The 23 hectare operation in the heart of Marlborough’ s Wairau Valley wine growing region
was taken to auction by Bayleys last month – with the top bid reaching $2million.
Following the auction, serious talks were held with the top bidder, as well as a number of
other interested parties – including at least two from offshore wine companies. Some 77
people attended the auction, which also included the sale of an adjacent 16 hectare lifestyle
block associated with Gravitas but held in a separate title.
Bayleys Marlborough viticulture sales specialist John Hoare said the Gravitas vineyard
property had sold this week for a confidential sum “ in excess of the $2million bid at auction.”
Mr Hoare said the purchaser only wanted to be referred to as a ‘ well known New Zealand-
based wine producing label with a world-wide reputation.’
Gravitas is planted with a range of grape varieties – including sauvignon blanc (7.7
hectares), chardonnay (4 hectares), pinot noir (6 hectares) and riesling (1 hectare). Gravitas is
surrounded by such prestigious grape producing neighbours as Oyster Bay, Nautilus, Pernod
Ricard, and Clos Henri.
The Gravitas label was founded in 1993 by former banker Martyn Nicholls following an
extensive search to find land suitable for planting grapes and making high quality wine.

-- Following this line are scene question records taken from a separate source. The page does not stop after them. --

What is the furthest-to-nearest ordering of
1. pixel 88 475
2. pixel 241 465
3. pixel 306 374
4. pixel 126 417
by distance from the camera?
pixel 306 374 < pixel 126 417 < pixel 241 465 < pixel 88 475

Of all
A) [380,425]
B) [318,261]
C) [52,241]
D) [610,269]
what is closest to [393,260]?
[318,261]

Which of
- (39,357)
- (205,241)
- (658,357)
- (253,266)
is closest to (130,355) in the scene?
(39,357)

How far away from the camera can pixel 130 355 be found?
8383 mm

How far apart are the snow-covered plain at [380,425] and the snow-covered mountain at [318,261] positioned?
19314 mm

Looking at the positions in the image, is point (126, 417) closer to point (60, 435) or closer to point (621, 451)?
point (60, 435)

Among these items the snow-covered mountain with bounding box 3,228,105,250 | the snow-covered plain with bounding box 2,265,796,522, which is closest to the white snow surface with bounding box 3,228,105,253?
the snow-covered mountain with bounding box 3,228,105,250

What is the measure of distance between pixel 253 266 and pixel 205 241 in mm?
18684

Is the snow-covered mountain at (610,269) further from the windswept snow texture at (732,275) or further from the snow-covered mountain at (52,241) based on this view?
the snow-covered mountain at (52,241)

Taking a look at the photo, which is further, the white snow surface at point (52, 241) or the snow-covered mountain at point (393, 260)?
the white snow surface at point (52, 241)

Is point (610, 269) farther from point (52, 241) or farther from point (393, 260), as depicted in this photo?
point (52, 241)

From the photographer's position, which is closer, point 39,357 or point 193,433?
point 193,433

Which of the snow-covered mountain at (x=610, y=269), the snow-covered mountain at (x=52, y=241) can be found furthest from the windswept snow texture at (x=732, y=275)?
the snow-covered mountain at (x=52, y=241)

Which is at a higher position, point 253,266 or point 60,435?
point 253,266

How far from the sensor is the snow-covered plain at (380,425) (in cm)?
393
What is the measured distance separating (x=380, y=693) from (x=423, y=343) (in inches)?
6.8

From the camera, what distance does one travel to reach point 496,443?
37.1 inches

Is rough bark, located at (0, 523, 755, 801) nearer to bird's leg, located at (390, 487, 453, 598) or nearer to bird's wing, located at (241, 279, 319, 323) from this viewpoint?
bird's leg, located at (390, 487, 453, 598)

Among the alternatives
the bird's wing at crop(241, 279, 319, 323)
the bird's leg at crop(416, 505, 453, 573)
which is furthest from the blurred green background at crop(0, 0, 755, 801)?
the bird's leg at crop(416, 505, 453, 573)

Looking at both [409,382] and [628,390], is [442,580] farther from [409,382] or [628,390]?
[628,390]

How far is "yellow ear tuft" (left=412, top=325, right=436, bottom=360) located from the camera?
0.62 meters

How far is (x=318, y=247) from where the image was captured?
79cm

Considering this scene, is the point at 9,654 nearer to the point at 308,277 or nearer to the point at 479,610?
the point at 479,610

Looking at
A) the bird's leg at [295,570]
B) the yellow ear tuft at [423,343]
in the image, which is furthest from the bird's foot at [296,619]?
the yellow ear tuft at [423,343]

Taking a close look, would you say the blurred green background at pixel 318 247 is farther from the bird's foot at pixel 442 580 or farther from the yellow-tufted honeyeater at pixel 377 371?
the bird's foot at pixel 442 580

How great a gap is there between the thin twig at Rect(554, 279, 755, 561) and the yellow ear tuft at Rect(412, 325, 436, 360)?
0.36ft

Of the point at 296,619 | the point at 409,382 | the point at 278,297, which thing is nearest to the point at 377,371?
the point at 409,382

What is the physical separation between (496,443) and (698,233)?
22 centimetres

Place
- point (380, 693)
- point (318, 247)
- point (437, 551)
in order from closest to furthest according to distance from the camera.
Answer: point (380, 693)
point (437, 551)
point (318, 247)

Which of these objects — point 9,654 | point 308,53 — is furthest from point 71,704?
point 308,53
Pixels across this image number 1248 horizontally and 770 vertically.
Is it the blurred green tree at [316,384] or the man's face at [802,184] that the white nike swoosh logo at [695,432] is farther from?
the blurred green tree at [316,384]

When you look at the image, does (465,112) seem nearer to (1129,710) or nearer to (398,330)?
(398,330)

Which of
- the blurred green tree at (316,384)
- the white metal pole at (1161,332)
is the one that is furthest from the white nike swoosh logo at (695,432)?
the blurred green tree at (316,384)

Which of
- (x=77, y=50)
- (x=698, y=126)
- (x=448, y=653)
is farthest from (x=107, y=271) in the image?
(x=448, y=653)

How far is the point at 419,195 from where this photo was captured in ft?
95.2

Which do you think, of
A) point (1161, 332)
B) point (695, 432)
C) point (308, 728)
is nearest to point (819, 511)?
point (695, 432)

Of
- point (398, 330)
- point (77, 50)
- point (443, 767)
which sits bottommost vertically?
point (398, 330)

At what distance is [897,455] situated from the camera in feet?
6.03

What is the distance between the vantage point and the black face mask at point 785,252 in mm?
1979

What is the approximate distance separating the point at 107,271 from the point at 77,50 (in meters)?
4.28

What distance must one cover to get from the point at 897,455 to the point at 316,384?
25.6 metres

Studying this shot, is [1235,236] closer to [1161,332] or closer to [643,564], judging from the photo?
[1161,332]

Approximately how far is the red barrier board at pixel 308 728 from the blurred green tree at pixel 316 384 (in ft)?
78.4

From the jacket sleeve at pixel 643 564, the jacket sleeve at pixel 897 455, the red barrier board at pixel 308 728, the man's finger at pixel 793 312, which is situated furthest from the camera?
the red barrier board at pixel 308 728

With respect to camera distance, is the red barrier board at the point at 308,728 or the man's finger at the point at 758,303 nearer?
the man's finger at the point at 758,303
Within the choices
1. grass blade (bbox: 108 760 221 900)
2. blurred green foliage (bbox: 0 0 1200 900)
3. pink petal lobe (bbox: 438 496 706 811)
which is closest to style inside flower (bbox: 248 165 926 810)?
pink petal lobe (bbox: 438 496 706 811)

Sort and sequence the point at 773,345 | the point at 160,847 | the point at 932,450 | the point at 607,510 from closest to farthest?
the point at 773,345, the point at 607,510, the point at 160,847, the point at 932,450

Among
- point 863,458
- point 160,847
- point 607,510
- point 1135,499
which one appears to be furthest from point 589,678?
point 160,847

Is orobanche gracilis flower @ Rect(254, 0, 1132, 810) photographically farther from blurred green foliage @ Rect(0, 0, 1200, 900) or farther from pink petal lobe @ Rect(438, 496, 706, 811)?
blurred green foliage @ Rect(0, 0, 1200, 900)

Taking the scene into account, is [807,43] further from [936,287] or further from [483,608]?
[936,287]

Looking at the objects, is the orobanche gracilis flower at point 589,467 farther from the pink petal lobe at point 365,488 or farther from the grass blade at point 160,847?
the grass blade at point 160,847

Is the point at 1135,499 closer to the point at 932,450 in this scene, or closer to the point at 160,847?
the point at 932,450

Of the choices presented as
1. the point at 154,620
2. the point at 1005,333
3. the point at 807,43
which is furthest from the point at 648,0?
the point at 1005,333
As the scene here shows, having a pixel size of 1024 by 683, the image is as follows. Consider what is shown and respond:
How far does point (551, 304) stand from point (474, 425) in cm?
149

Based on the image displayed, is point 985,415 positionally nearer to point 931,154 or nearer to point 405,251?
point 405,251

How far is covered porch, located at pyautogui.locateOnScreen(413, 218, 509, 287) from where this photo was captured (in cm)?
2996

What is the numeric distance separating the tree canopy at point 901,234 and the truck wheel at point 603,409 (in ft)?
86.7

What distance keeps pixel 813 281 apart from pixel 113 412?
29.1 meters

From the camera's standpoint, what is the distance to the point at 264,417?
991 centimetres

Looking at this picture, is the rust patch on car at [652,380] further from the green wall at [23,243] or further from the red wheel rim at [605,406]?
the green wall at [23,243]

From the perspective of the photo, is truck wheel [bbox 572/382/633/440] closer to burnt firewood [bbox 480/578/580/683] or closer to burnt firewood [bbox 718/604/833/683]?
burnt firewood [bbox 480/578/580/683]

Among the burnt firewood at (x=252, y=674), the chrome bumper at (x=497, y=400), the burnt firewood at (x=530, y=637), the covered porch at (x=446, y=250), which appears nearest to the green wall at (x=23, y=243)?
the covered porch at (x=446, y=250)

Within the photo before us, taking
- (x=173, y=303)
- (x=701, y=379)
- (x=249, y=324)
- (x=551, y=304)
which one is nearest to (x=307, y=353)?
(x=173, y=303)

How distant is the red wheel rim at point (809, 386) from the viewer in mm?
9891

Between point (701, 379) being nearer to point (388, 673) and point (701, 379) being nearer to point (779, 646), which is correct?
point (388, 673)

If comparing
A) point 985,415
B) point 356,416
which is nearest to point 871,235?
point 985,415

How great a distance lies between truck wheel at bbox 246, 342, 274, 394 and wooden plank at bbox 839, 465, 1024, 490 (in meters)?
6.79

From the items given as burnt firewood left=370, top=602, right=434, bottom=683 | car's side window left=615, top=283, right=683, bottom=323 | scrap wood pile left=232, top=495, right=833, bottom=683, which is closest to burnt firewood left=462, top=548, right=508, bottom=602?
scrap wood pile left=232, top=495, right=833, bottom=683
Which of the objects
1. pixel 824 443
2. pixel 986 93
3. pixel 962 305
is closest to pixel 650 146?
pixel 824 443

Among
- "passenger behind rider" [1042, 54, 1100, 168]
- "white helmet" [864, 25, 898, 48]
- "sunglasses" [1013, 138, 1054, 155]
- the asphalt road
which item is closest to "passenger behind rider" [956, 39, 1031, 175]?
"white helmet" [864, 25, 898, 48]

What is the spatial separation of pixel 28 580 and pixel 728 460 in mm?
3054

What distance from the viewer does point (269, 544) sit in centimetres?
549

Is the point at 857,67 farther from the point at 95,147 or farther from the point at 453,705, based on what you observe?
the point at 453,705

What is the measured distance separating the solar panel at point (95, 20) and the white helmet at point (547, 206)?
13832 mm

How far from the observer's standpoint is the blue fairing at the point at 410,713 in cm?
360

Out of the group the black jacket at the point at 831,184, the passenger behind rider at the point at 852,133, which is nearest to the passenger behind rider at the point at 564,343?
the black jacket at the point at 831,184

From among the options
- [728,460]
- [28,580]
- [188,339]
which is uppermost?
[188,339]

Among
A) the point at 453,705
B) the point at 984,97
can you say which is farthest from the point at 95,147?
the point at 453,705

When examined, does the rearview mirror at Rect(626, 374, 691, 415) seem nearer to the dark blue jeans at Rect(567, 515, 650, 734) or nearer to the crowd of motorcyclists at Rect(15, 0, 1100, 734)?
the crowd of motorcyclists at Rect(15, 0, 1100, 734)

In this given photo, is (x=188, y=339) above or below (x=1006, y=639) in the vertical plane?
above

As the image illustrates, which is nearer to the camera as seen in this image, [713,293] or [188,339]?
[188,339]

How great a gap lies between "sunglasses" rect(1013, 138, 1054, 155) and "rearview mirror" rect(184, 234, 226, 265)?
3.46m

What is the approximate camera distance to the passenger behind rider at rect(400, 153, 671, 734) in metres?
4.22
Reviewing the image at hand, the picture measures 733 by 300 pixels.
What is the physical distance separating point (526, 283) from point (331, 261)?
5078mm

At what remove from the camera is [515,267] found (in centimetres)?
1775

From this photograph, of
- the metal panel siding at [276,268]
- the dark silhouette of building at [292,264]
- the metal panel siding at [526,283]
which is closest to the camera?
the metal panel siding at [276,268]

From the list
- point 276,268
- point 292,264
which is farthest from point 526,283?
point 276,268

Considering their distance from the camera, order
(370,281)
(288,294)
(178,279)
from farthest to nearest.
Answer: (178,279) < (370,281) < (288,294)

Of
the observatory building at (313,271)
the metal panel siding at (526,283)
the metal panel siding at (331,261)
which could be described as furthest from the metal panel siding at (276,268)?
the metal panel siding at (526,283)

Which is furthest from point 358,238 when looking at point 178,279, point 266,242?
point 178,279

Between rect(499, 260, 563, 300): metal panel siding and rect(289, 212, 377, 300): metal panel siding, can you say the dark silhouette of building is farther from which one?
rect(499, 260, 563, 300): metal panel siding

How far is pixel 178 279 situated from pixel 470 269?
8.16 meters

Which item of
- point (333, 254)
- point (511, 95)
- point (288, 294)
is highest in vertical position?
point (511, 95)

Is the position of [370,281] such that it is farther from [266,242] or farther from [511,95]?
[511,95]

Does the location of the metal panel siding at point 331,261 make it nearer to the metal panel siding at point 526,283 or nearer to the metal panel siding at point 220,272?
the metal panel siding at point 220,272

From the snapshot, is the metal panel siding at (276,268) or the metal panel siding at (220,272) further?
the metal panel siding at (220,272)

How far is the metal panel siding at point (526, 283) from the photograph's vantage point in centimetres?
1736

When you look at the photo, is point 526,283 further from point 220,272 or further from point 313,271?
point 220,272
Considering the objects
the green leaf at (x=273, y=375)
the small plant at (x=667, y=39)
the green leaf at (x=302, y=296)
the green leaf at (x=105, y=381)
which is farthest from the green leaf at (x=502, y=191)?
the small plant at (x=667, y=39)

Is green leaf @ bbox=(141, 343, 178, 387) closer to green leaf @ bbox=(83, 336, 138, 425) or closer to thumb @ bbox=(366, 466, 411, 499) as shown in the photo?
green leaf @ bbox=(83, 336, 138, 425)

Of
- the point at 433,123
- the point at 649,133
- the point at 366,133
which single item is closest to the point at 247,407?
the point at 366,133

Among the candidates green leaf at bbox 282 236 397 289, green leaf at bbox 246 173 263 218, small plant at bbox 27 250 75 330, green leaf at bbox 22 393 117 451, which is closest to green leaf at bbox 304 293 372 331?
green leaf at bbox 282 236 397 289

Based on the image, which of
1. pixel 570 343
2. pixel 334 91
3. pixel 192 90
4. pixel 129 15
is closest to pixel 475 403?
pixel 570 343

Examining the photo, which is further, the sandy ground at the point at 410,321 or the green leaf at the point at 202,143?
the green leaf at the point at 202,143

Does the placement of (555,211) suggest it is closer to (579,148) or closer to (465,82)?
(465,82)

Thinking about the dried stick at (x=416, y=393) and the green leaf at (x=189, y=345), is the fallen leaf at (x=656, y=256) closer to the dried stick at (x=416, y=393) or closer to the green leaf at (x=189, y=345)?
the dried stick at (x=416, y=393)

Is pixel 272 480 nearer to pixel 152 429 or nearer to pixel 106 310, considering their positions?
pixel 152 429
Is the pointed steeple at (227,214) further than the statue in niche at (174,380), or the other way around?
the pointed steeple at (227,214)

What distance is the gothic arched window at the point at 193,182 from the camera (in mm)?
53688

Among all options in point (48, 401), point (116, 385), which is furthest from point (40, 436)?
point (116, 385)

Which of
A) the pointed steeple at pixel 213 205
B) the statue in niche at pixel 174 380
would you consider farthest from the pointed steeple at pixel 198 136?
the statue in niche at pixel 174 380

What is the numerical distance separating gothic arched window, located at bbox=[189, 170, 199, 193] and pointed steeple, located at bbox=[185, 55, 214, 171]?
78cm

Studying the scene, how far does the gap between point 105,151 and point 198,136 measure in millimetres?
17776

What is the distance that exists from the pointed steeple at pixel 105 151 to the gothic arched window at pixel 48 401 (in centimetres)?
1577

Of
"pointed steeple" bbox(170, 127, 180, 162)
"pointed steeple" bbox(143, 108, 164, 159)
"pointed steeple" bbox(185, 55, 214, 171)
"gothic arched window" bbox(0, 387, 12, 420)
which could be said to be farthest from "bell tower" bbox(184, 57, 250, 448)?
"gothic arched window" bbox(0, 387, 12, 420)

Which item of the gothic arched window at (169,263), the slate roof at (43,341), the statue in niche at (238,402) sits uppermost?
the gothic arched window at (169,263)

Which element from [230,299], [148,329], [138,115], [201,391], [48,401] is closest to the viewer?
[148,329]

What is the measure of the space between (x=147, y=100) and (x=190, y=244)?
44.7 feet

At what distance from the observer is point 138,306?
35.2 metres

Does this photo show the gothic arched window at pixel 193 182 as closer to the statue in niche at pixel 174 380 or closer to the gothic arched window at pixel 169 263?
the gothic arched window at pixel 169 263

However, the property was placed in receivership with financial management firm Grant
Thornton and sold ‘ in receivership.’
Mr Hoare said the successful Gravitas sale was one of only a few vineyards to sell in the
Marlborough region this year.
“ Up until 2008, local vineyards sold for more than $200,000 per producing hectare. This
Gravitas transaction, albeit a receivership sale, demonstrates that the per producing hectare
value is now significantly below this figure,” Mr Hoare said.
“ This should give other vendors in the region – a number of whom were in the Bayleys
auction room for the Gravitas offering to get some feel for what their own properties were
worth - a very clear and current price indication for those holdings.
“ We have more than 50 vineyard listings in the region – and we expect to see some of those
adjust their price expectations downward accordingly as a result of this sale. That reality may
be hard for some vendors to accept, but at the end of the day, it’ s simply where the market is
now… and anyone trying to ‘ talk up values’ is simply painting a false scenario.
“ This realisation should in turn lead to a greater number producing vineyard sales throughout
the Marlborough region in the next six months.”